Hay expresiones que se repiten tanto que terminan perdiendo su significado.
“Discurso de odio” es una de ellas.
Pero un discurso de odio no es simplemente una opinión incómoda.
No es una discrepancia política.
No es un debate ideológico.
Es un mensaje que deshumaniza, estigmatiza o presenta a un colectivo como una amenaza.
Y eso cambia todo.
El discurso de odio no comienza necesariamente con una agresión verbal explícita.
A veces empieza con frases aparentemente moderadas:
“No tengo nada en contra, pero…”
“Esto ya es demasiado.”
“Nos lo están imponiendo.”
“Hay que proteger a la mayoría.”
Son expresiones que, aisladas, pueden parecer inofensivas.
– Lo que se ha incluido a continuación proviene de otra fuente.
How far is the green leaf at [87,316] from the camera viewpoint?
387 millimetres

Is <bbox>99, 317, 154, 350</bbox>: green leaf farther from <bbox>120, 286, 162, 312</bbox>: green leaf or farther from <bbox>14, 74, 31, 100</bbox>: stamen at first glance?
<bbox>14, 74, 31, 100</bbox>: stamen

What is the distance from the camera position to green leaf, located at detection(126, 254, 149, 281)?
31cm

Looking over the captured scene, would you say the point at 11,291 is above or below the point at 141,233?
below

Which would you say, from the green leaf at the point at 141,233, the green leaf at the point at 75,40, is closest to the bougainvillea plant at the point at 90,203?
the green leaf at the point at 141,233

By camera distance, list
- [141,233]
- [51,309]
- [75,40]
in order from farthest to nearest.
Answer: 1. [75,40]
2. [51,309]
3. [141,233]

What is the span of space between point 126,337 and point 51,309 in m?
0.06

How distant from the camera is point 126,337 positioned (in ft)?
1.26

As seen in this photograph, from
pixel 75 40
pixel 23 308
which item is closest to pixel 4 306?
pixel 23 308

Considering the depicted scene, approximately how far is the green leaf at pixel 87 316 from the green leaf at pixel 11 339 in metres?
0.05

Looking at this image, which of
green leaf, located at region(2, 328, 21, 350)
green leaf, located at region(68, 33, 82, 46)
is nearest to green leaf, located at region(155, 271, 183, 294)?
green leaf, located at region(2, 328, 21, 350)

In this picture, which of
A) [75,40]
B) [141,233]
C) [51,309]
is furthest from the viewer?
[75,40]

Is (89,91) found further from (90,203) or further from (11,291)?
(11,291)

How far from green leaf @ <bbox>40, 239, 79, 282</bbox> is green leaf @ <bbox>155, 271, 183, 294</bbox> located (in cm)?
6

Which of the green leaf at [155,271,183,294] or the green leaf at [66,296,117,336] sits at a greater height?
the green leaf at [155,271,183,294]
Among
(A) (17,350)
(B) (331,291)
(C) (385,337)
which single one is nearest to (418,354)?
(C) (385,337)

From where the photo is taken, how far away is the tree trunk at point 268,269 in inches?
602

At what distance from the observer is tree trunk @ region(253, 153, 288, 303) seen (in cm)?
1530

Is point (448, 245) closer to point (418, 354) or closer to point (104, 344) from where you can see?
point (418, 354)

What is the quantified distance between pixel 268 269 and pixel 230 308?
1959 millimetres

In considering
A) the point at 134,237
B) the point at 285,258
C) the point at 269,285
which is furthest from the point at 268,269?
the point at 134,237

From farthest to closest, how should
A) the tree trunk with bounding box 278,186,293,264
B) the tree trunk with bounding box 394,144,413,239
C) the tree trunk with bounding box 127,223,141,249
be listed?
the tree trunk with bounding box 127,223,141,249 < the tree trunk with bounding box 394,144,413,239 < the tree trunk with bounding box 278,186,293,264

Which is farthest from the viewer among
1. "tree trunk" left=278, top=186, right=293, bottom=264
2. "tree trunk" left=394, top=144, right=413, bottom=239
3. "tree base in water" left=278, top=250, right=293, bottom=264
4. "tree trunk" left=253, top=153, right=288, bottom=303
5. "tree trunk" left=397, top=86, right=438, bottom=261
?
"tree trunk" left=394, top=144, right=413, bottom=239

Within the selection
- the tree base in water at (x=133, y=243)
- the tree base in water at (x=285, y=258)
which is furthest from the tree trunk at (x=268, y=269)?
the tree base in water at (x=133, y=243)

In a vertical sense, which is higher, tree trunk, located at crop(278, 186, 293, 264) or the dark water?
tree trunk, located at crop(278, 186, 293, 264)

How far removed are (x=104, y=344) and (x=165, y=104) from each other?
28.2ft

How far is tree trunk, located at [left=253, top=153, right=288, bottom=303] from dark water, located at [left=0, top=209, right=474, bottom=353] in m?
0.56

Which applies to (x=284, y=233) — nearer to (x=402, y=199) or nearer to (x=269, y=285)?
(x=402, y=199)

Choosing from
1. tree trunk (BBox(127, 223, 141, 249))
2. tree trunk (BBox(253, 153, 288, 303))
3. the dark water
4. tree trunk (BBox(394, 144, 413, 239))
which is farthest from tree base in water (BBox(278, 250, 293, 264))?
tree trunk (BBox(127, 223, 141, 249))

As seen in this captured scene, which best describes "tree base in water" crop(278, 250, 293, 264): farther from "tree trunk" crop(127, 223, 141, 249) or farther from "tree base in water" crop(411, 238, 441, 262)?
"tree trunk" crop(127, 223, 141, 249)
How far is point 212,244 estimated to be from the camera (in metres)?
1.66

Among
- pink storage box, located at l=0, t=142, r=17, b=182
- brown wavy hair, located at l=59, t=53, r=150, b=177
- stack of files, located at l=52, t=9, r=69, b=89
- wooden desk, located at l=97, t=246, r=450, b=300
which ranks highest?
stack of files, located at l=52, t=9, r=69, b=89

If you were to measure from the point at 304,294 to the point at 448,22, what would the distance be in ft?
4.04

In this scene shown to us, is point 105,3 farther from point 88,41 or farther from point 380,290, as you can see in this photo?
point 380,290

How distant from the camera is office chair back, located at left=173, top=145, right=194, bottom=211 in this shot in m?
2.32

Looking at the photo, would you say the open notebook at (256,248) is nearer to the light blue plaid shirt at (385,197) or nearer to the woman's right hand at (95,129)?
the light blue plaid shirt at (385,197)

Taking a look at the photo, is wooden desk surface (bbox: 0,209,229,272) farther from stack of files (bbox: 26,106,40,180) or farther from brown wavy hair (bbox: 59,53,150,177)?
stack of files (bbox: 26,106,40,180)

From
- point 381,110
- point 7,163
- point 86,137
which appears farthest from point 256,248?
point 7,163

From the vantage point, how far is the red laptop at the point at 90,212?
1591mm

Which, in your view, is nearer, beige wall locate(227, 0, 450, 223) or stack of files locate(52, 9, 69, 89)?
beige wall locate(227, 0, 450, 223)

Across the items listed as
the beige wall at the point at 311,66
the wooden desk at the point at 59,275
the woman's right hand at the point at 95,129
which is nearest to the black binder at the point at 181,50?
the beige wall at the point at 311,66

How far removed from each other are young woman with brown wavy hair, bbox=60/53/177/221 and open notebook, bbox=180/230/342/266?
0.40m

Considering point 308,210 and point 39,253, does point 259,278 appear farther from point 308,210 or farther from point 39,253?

Pero cuando se repiten de forma sistemática para referirse siempre al mismo colectivo, empiezan a construir un relato.
Un relato que convierte a personas en problema.
Los discursos de odio no son improvisados.
Funcionan porque siguen un patrón reconocible:
👉 Nos convierten en amenaza.
👉 Nos sitúan como peligrosos.
👉 Cuestionan nuestra legitimidad.
👉 Sugieren que nuestros derechos restan derechos a otros.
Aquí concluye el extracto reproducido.